Later that week, Jamie brought me to his camper trailer for the first time. I stood in the tiny space, taking in
the wood paneling, the orange beanbag, and the shelves lined with books.
Jamie apologized when he noticed me looking around and fumbled to explain that the trailer was just to save money for his bike trip. But I’d seen Bukowski and Jean-Paul Sartre in a line of books above the table and couldn’t care less about the trailer’s appearance. I turned immediately to kiss him.
He pushed me slowly to the white down of his bed. We kissed for hours, as though nothing else in the world existed. He encased me.
Eventually, Jamie and I planned to go our separate ways—me to Missoula, and him to Portland, Oregon. When he suggested that I move into his trailer to save money, I did so immediately. We lived in a twenty-foot camper trailer, but the rent was only $150 apiece. Our relationship was one with a definitive end, each of us helping the other toward the goal of getting out of town.
Port Townsend’s work force was mainly that of the service industry, catering to tourists and those with disposable incomes who arrived in droves during the warmer months. The ferries were packed with them, crawling over the waters between the mainland and the peninsula, the gateway to the rain forests and hot springs on the coast. The Victorian mansions, shops, and cafés on the waterfront brought the city money and in turn provided livelihoods for many residents. Still, it wasn’t a ton of money pouring in. Unless a Port Townsend resident started a business, there wasn’t much more the average worker could do to build a future.

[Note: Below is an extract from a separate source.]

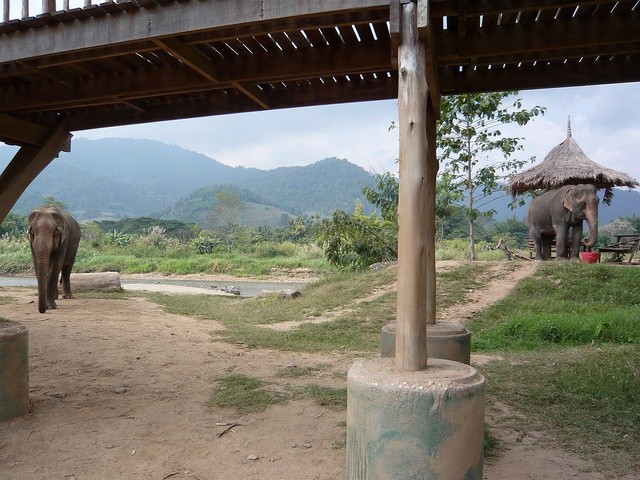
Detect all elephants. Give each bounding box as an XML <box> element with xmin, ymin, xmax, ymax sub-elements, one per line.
<box><xmin>527</xmin><ymin>183</ymin><xmax>600</xmax><ymax>261</ymax></box>
<box><xmin>27</xmin><ymin>205</ymin><xmax>82</xmax><ymax>314</ymax></box>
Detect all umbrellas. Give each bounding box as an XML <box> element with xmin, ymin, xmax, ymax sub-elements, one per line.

Many of the core residents already had their futures firmly set in place. In the late sixties or early seventies, a band of hippies had moved into Port Townsend, then a near ghost town barely surviving, thanks to a paper mill that employed most of its residents. The town had been built on the promise of being one of the biggest western seaports and failed when lack of funding from the Depression rerouted railroads to Seattle and Tacoma. The hippies, some of whom were now my employers and loyal customers, bought the Victorian mansions, which loomed with decay from a near century of abandonment. They spent years working on the buildings, preserving them as historical landmarks, improving the town, building bakeries, cafés, breweries, bars, restaurants, grocery stores, and hotels. Port Townsend became known for harboring wooden boats, with interest evolving into a formal school and yearly festival. Now that core group who’d worked to revive the town kicked back, slowed their pace, and settled into being the bourgeoisie. All of us service workers catered to them, worked for them in our various ways, living in tiny cabins, yurts, or studio apartments. We were there for the weather—the rain shadow the Olympic Mountains provided—and for the hidden artsy community that was only a ferry ride from Seattle. We were there for the calm ocean water in the bay and the sweaty work and lifestyle bustling kitchens provided.